3 coins interpretation of the boy and girl paradox

Question

Mr. Smith has two children. At least one of them is a boy. What is the probability that both children are boys?

I think I have come up with a new interpretation for this problem. If children where coins, boys were heads and girls were tails, we would have $3$ coins: $2$ of them can be both heads and tails, and the other one is loaded so it can only be heads. We start throwing one of the $2$ normal coins. If it is heads, we throw the other normal coin. If it is tails, we throw the loaded coin. This way, the chance of both coins being heads ends up being ${1 \over 2}\cdot {1 \over 2}$, which is ${1 \over 4}$. This is neither ${1 \over 3}$ nor ${1 \over 2}$, which are the classic answers to this problem.

Is my interpretation wrong?

Answer 1

In your method you are calculating based on the chance that if the first throw of normal coin is a head, however in the original problem one head is always guaranteed

Answer 2

This would be easier with two coins, both fair.

Version (a): toss both coins. If both are tails, start again. Otherwise record what happened. About $\frac{1}{3}$ of records will show two heads.

Version (b): toss the first coin. If it is tails, start again. Otherwise toss the second coin and record what happened. About $\frac{1}{2}$ of records will show two heads.

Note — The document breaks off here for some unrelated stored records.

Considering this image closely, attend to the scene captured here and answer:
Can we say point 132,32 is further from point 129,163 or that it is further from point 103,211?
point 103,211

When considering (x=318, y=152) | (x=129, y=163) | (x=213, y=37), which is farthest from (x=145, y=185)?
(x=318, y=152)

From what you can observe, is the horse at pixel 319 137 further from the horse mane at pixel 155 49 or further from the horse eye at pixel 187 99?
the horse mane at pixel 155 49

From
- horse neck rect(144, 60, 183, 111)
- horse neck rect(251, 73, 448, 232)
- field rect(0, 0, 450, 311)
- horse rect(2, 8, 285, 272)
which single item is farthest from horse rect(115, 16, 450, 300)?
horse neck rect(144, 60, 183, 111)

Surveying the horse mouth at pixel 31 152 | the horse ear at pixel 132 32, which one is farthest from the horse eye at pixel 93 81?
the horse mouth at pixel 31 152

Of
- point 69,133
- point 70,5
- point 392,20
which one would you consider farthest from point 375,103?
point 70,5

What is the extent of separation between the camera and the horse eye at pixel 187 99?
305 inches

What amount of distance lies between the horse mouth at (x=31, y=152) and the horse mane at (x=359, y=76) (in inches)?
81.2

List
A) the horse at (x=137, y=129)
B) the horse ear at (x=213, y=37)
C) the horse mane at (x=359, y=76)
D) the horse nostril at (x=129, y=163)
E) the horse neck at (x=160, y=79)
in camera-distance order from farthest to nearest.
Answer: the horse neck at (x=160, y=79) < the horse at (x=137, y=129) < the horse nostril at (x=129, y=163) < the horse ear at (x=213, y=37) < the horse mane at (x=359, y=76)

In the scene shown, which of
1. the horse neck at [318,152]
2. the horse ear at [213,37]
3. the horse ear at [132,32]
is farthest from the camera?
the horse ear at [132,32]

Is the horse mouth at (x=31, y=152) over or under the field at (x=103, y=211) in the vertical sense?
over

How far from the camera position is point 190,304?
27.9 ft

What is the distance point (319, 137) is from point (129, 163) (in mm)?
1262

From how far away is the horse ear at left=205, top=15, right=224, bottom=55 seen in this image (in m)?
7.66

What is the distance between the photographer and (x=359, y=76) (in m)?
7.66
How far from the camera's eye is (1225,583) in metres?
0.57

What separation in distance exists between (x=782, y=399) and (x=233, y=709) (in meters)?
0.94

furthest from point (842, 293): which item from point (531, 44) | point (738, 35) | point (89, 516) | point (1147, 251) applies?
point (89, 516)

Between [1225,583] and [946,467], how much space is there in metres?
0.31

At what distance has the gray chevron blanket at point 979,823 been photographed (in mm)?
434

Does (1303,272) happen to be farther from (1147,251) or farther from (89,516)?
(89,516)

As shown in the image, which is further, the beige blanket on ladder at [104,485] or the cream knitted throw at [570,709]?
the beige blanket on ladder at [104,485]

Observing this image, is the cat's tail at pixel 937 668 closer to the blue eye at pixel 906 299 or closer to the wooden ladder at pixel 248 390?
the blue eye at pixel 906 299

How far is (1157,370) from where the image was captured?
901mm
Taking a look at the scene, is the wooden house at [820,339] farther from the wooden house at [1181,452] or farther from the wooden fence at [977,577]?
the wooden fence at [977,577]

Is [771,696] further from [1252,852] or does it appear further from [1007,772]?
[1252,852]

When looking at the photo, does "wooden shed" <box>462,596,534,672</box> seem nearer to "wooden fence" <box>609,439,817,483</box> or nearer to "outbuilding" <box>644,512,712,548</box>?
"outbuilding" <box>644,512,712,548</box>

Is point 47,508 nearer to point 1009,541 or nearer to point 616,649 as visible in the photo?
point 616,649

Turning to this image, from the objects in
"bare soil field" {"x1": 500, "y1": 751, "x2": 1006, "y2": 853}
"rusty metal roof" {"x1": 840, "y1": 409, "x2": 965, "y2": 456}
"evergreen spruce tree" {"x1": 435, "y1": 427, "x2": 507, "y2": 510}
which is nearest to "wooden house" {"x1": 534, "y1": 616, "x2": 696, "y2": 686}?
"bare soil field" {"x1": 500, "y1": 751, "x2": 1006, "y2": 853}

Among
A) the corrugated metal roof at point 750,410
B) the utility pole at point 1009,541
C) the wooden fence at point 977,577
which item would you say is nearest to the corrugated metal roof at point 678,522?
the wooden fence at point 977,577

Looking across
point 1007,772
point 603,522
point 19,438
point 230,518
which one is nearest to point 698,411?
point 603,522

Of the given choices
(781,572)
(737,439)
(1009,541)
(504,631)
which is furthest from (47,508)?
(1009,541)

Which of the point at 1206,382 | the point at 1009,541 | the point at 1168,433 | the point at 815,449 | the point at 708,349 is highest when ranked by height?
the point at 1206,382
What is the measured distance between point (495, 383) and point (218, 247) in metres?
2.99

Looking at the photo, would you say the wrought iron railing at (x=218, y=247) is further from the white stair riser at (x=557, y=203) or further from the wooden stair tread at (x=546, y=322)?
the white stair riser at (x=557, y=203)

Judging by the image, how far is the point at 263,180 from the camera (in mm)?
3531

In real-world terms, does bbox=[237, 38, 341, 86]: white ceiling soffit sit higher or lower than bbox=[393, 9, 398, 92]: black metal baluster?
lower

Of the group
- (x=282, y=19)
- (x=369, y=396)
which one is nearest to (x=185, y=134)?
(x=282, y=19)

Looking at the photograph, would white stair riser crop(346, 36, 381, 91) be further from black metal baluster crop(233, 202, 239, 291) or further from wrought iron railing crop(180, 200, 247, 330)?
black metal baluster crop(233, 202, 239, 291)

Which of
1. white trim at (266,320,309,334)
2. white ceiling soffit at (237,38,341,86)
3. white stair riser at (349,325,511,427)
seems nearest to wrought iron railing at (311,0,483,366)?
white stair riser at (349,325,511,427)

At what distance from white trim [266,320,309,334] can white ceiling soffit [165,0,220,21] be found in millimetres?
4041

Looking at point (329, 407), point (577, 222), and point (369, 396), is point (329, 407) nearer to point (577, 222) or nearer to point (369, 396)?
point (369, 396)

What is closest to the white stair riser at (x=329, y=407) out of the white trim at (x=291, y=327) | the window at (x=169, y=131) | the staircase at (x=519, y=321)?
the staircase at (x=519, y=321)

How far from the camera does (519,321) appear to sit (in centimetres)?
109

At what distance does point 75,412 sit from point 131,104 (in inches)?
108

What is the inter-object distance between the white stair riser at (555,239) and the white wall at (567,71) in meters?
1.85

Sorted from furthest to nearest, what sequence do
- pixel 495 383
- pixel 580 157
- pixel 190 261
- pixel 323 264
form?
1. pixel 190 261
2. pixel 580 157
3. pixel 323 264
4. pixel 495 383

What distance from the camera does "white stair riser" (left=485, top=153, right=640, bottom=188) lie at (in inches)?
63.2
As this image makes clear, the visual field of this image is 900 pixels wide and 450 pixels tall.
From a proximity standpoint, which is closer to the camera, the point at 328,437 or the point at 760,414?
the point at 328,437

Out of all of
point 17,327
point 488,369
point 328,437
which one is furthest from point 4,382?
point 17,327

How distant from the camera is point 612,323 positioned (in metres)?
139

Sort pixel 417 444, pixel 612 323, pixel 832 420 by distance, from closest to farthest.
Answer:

Your version is closer to "There is a family who wants at least one son. If their first child is a boy they will have another child, but if it is a girl then they intend to use adoption or gender-selective abortion to make sure their second is a boy." That indeed would give a probability of $\frac14$ for the probability of two boys, but it is not either of the standard forms of the question.